Trecho exibido:
__________

A reclamada, em defesa, afirma que, conforme Planos da Cargos e Salários do Correio, PCCS 1995, e de 2008 (atual) os empregados da ré possuem jornadas de trabalho de 8 horas diárias e 44 horas semanais e que a licença maternidade é de 6 meses, conforme norma coletiva, bem como que há um auxilio especial para dependente com deficiência, previsto em acordo coletivo, além de direito à ausência remunerada de até 6 (seis) dias, o que equivale a 12 (doze) turnos de trabalho, durante a vigência deste Acordo Coletivo de Trabalho, para levar dependente menor ao médico. Diz que a Lei 8.112/90 não se aplica à reclamada, além de que "nela está expressamente consignado que o horário especial somente poderá ser concedido "quando comprovada a necessidade por junta médica oficial" (Lei 8.112/90 - art. 98, § 2º)". Ressalta que a Lei nº 8.112/90 dispõe sobre o regime jurídico dos servidores públicos civis da União, das autarquias e das fundações públicas federais, não sendo esse o caso dos Correios, que é uma empresa pública, sendo seus empregados submetidos ao regime estatutário. Registra que, além da Consolidação das Leis do Trabalho, a relação de emprego no âmbito da ECT é disciplinada pelas regras constantes do Manual de Pessoal - MANPES e do Acordo Coletivo de Trabalho, os quais não estabelecem norma semelhante à prevista na Lei nº 8.112/90, pelo que inexiste norma legal a amparar a pretensão da autora. Evoca a aplicação do princípio da legalidade, pelo qual não poderia ser deferido pedido não amparado em previsão legal. Salienta que qualquer vantagem deferida a empregados depende de demonstração de prévia dotação orçamentária suficiente para atender às projeções de despesa de pessoal e aos acréscimos dela decorrentes, conforme artigo 169, § 1º, inciso I, da CF. Ressalta que não poderia ser deferida a redução de jornada sem redução proporcional de remuneração, já que deve ser respeitada a regra da contraprestação pecuniária proporcional à quantidade de labor prestado, além da isonomia com os demais empregados e, ainda, indisponibilidade das verbas públicas.

__________

Dados armazenados:

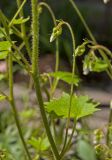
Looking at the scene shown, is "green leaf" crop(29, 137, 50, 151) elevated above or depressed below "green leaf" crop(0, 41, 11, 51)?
below

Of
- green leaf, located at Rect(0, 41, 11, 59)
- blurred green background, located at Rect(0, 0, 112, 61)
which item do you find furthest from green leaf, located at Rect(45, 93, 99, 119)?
blurred green background, located at Rect(0, 0, 112, 61)

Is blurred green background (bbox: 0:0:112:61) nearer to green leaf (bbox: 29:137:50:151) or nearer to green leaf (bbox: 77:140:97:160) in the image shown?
green leaf (bbox: 77:140:97:160)

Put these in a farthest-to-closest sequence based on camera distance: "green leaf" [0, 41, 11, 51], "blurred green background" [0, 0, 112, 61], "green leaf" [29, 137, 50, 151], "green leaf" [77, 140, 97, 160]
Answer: "blurred green background" [0, 0, 112, 61] → "green leaf" [77, 140, 97, 160] → "green leaf" [29, 137, 50, 151] → "green leaf" [0, 41, 11, 51]

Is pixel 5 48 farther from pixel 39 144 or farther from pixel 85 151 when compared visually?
pixel 85 151

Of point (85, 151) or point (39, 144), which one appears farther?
point (85, 151)

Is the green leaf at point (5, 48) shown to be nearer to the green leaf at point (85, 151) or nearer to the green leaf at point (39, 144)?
the green leaf at point (39, 144)

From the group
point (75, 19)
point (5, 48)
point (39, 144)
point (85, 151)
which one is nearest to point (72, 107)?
point (5, 48)

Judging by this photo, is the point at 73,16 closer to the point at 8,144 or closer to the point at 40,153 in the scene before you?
the point at 8,144
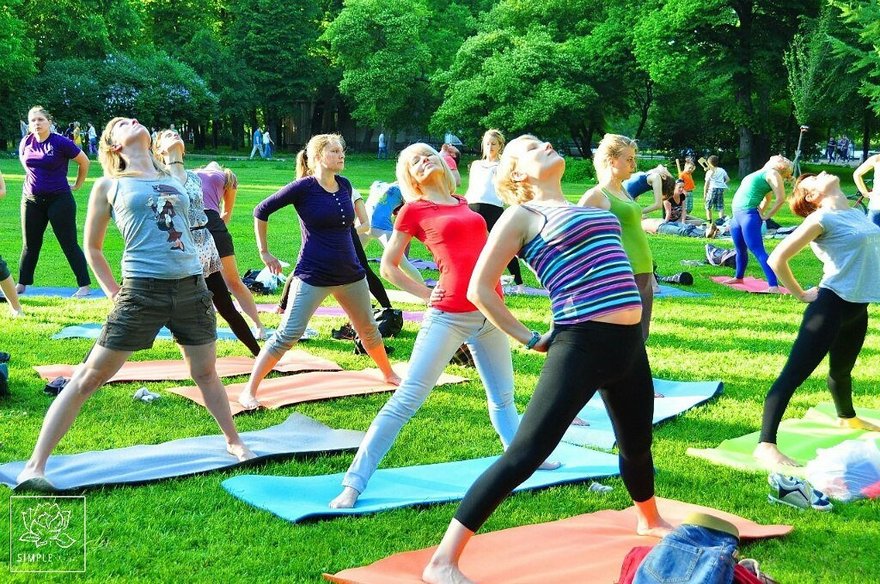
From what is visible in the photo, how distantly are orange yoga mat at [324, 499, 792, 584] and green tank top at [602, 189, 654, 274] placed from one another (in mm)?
2235

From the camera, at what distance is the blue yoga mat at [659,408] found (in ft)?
21.4

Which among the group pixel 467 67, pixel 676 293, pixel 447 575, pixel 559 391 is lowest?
pixel 676 293

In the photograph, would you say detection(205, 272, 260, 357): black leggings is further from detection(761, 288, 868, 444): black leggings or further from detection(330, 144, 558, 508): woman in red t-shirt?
detection(761, 288, 868, 444): black leggings

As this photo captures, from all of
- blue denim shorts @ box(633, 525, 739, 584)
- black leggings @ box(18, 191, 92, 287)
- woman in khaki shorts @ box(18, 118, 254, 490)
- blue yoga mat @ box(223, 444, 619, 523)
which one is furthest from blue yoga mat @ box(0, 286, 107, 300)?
blue denim shorts @ box(633, 525, 739, 584)

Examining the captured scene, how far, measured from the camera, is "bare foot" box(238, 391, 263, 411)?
6.89 meters

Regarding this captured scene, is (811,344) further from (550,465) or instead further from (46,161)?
(46,161)

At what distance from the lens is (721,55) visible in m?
40.8

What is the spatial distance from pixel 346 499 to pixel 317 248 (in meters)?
2.38

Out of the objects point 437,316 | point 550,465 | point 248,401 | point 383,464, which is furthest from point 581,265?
point 248,401

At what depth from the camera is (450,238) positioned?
527 centimetres

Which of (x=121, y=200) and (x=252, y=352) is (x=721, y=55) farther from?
(x=121, y=200)

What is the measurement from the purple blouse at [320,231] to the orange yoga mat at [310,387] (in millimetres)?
973

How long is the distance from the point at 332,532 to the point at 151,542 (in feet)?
2.82

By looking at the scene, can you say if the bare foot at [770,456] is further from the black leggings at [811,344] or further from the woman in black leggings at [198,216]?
the woman in black leggings at [198,216]
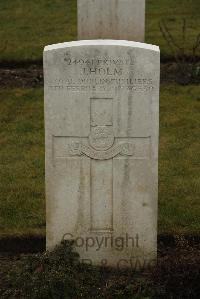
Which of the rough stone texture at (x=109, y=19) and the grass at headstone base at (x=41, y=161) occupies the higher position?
the rough stone texture at (x=109, y=19)

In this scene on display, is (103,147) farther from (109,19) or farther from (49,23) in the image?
(49,23)

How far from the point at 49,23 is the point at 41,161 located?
707cm

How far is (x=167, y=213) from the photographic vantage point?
6617 mm

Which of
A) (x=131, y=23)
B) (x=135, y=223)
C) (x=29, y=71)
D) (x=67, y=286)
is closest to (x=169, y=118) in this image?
(x=131, y=23)

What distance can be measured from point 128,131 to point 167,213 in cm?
160

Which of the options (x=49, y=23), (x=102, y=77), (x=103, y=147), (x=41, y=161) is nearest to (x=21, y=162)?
(x=41, y=161)

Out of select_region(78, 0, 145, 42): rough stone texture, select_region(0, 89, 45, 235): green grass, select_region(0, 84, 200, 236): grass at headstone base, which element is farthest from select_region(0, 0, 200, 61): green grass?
select_region(78, 0, 145, 42): rough stone texture

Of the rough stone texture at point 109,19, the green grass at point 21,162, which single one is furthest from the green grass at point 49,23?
the rough stone texture at point 109,19

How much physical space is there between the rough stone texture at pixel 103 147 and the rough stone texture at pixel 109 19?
2.98 m

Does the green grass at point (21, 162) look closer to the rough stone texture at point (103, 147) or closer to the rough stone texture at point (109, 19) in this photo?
the rough stone texture at point (103, 147)

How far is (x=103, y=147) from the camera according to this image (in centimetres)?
534

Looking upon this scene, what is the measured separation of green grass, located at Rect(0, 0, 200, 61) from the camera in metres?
12.6

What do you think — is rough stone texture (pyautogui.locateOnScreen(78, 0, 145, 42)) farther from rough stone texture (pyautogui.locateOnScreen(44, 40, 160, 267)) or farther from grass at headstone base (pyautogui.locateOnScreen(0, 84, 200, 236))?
rough stone texture (pyautogui.locateOnScreen(44, 40, 160, 267))

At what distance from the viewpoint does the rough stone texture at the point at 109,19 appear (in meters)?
8.22
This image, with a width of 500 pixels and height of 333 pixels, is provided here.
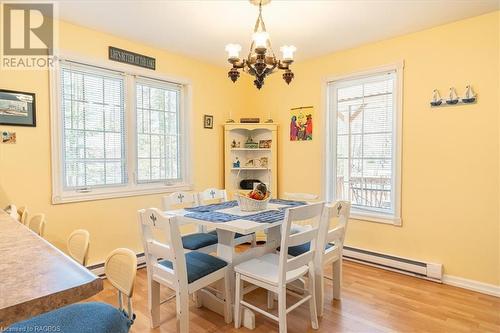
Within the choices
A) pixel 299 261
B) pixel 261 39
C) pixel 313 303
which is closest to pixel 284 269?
pixel 299 261

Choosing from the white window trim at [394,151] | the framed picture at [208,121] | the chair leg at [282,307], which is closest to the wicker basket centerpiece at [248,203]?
the chair leg at [282,307]

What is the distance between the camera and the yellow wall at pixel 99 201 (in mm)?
2613

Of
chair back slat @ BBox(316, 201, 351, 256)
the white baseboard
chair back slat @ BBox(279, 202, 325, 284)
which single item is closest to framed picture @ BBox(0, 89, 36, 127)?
chair back slat @ BBox(279, 202, 325, 284)

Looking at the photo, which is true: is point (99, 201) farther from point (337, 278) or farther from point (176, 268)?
point (337, 278)

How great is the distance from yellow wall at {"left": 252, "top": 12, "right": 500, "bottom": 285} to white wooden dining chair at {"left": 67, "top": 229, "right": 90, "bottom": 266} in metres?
2.97

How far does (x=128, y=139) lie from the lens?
339 centimetres

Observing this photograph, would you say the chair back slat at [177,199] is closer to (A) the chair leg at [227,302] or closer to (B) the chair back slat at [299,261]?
(A) the chair leg at [227,302]

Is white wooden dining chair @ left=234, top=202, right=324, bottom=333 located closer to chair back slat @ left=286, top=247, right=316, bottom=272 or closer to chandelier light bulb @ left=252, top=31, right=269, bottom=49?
chair back slat @ left=286, top=247, right=316, bottom=272

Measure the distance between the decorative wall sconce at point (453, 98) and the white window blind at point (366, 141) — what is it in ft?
1.43

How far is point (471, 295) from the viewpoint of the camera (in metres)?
2.72

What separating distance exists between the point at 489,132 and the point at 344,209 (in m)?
1.55

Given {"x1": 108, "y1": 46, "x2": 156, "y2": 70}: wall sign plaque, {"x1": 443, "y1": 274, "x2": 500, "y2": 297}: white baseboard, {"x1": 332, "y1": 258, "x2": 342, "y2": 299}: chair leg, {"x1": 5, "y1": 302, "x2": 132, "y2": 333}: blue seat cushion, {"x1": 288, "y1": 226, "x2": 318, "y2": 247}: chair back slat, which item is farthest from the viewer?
{"x1": 108, "y1": 46, "x2": 156, "y2": 70}: wall sign plaque

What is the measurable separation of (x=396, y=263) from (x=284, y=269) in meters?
1.92

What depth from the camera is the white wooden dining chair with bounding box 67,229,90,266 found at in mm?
1512
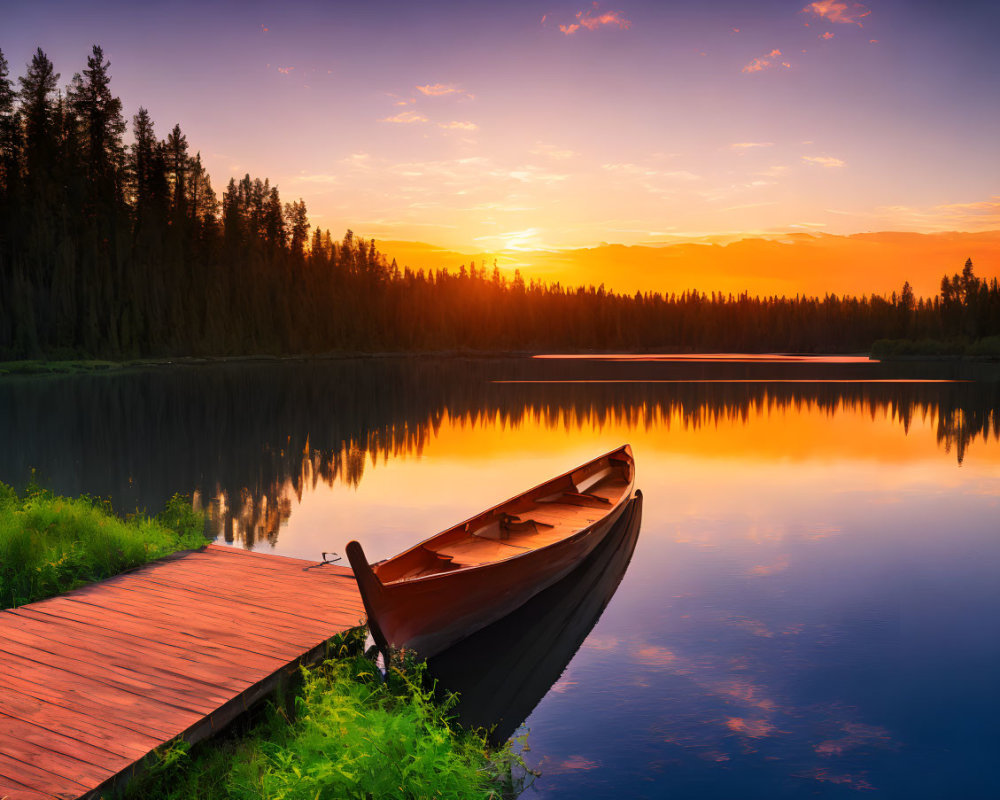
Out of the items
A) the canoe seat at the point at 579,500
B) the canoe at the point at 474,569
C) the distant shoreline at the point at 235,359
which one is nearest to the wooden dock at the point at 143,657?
the canoe at the point at 474,569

__________

Sobre o exercício:
Repita na íntegra, sem alterar nada, o trecho sobre a defesa dos Correios. As linhas são um material à parte, sem ligação com o trecho.

Área de resposta:
A reclamada, em defesa, afirma que, conforme Planos da Cargos e Salários do Correio, PCCS 1995, e de 2008 (atual) os empregados da ré possuem jornadas de trabalho de 8 horas diárias e 44 horas semanais e que a licença maternidade é de 6 meses, conforme norma coletiva, bem como que há um auxilio especial para dependente com deficiência, previsto em acordo coletivo, além de direito à ausência remunerada de até 6 (seis) dias, o que equivale a 12 (doze) turnos de trabalho, durante a vigência deste Acordo Coletivo de Trabalho, para levar dependente menor ao médico. Diz que a Lei 8.112/90 não se aplica à reclamada, além de que "nela está expressamente consignado que o horário especial somente poderá ser concedido "quando comprovada a necessidade por junta médica oficial" (Lei 8.112/90 - art. 98, § 2º)". Ressalta que a Lei nº 8.112/90 dispõe sobre o regime jurídico dos servidores públicos civis da União, das autarquias e das fundações públicas federais, não sendo esse o caso dos Correios, que é uma empresa pública, sendo seus empregados submetidos ao regime estatutário. Registra que, além da Consolidação das Leis do Trabalho, a relação de emprego no âmbito da ECT é disciplinada pelas regras constantes do Manual de Pessoal - MANPES e do Acordo Coletivo de Trabalho, os quais não estabelecem norma semelhante à prevista na Lei nº 8.112/90, pelo que inexiste norma legal a amparar a pretensão da autora. Evoca a aplicação do princípio da legalidade, pelo qual não poderia ser deferido pedido não amparado em previsão legal. Salienta que qualquer vantagem deferida a empregados depende de demonstração de prévia dotação orçamentária suficiente para atender às projeções de despesa de pessoal e aos acréscimos dela decorrentes, conforme artigo 169, § 1º, inciso I, da CF. Ressalta que não poderia ser deferida a redução de jornada sem redução proporcional de remuneração, já que deve ser respeitada a regra da contraprestação pecuniária proporcional à quantidade de labor prestado, além da isonomia com os demais empregados e, ainda, indisponibilidade das verbas públicas.